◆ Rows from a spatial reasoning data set
============

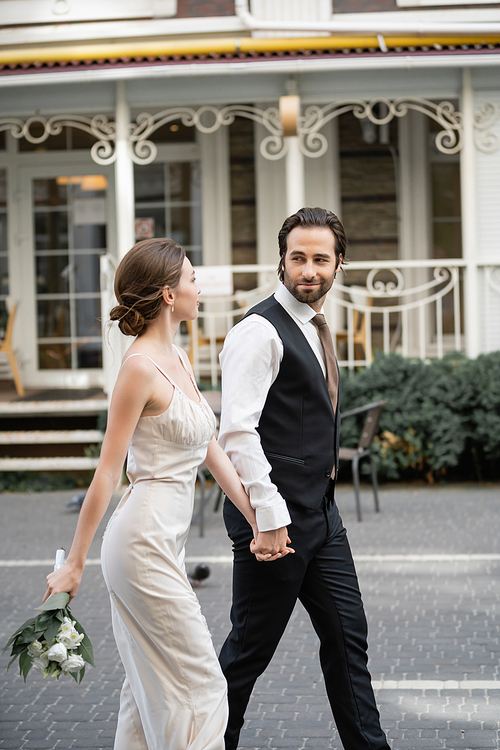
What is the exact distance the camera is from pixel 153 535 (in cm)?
273

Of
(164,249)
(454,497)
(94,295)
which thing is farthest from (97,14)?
(164,249)

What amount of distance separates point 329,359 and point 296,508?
1.81ft

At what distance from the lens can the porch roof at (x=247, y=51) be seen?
33.2 feet

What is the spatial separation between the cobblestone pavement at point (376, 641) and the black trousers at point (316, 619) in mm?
674

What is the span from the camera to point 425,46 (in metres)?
10.2

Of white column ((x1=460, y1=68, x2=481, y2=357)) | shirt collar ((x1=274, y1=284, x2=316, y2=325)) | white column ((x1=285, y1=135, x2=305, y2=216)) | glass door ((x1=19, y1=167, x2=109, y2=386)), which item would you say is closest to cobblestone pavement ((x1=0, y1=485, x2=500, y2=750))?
shirt collar ((x1=274, y1=284, x2=316, y2=325))

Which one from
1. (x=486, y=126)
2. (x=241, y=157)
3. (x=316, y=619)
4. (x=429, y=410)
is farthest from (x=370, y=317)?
(x=316, y=619)

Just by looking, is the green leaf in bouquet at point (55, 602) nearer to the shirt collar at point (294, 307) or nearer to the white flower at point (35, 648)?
the white flower at point (35, 648)

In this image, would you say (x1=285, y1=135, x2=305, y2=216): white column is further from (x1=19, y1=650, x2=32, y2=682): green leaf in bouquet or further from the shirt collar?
(x1=19, y1=650, x2=32, y2=682): green leaf in bouquet

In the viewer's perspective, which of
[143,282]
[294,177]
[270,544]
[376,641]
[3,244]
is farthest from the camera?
[3,244]

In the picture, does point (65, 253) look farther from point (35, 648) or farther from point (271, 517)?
point (35, 648)

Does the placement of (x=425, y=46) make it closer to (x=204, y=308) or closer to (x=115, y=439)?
(x=204, y=308)

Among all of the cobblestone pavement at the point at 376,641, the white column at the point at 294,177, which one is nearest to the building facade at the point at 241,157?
the white column at the point at 294,177

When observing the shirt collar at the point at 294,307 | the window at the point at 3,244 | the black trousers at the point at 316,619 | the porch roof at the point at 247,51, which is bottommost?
the black trousers at the point at 316,619
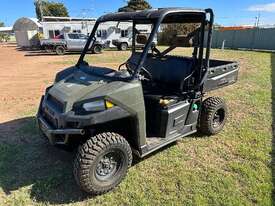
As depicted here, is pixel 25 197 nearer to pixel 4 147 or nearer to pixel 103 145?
pixel 103 145

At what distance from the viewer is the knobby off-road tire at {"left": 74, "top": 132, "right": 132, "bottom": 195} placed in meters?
2.91

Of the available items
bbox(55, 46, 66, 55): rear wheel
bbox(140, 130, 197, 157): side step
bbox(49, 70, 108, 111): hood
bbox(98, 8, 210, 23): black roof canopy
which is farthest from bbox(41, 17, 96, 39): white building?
bbox(140, 130, 197, 157): side step

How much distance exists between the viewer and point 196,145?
14.0 feet

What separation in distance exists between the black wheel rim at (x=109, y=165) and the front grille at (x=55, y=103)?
0.72 meters

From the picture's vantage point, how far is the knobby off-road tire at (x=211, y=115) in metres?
4.37

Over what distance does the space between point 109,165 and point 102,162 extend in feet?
0.40

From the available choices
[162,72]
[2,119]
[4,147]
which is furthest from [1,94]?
[162,72]

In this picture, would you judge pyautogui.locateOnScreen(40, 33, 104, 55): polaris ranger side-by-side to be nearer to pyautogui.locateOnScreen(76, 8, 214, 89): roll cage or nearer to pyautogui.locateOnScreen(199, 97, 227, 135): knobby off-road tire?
pyautogui.locateOnScreen(199, 97, 227, 135): knobby off-road tire

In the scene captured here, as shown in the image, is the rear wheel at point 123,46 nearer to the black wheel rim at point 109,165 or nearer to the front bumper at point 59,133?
the front bumper at point 59,133

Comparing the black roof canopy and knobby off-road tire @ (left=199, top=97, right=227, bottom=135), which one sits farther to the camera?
knobby off-road tire @ (left=199, top=97, right=227, bottom=135)

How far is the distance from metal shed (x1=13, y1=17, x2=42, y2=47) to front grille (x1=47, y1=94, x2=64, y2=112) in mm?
26221

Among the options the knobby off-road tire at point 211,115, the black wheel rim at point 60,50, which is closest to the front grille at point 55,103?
the knobby off-road tire at point 211,115

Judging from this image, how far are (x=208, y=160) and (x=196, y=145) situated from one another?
1.47 ft

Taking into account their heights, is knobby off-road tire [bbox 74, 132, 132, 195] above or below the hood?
below
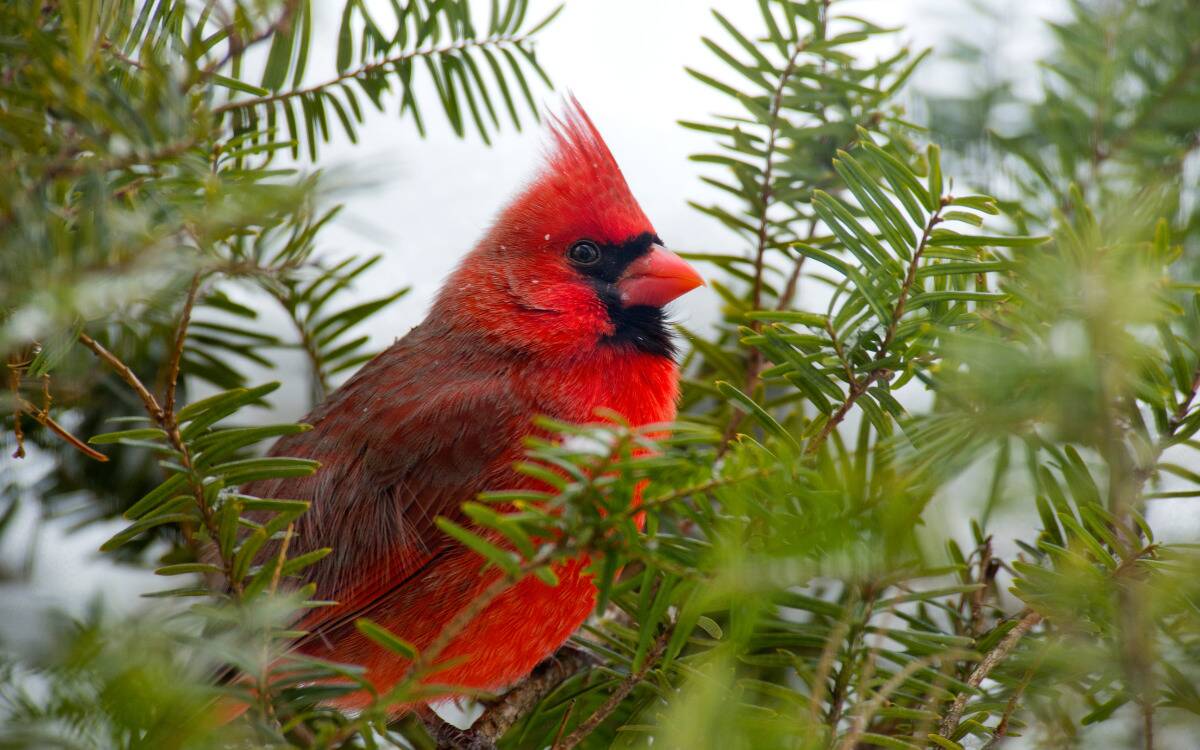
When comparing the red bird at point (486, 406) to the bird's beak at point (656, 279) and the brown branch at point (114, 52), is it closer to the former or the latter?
the bird's beak at point (656, 279)

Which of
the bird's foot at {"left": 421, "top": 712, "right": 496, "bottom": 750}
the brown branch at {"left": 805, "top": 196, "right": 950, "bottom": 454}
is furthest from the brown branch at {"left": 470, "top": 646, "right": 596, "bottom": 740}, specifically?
the brown branch at {"left": 805, "top": 196, "right": 950, "bottom": 454}

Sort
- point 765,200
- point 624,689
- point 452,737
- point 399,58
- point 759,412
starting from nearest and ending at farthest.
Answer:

============

◆ Requirement
Lay out the stretch from the line containing "When comparing the" through the end of the data as a Markdown table with the columns Row and Line. Number each line in Row, put its text in Line, and leave out blank lines.

◆ Full answer
| Row | Line |
|---|---|
| 1 | When comparing the red bird at point (486, 406) to the bird's beak at point (656, 279) and the brown branch at point (114, 52), is it closer to the former or the latter? |
| 2 | the bird's beak at point (656, 279) |
| 3 | Which of |
| 4 | the bird's foot at {"left": 421, "top": 712, "right": 496, "bottom": 750} |
| 5 | the brown branch at {"left": 805, "top": 196, "right": 950, "bottom": 454} |
| 6 | is furthest from the brown branch at {"left": 470, "top": 646, "right": 596, "bottom": 740}, specifically? |
| 7 | the brown branch at {"left": 805, "top": 196, "right": 950, "bottom": 454} |
| 8 | Sort |
| 9 | - point 765,200 |
| 10 | - point 624,689 |
| 11 | - point 452,737 |
| 12 | - point 399,58 |
| 13 | - point 759,412 |
| 14 | starting from nearest and ending at farthest. |
| 15 | Answer: |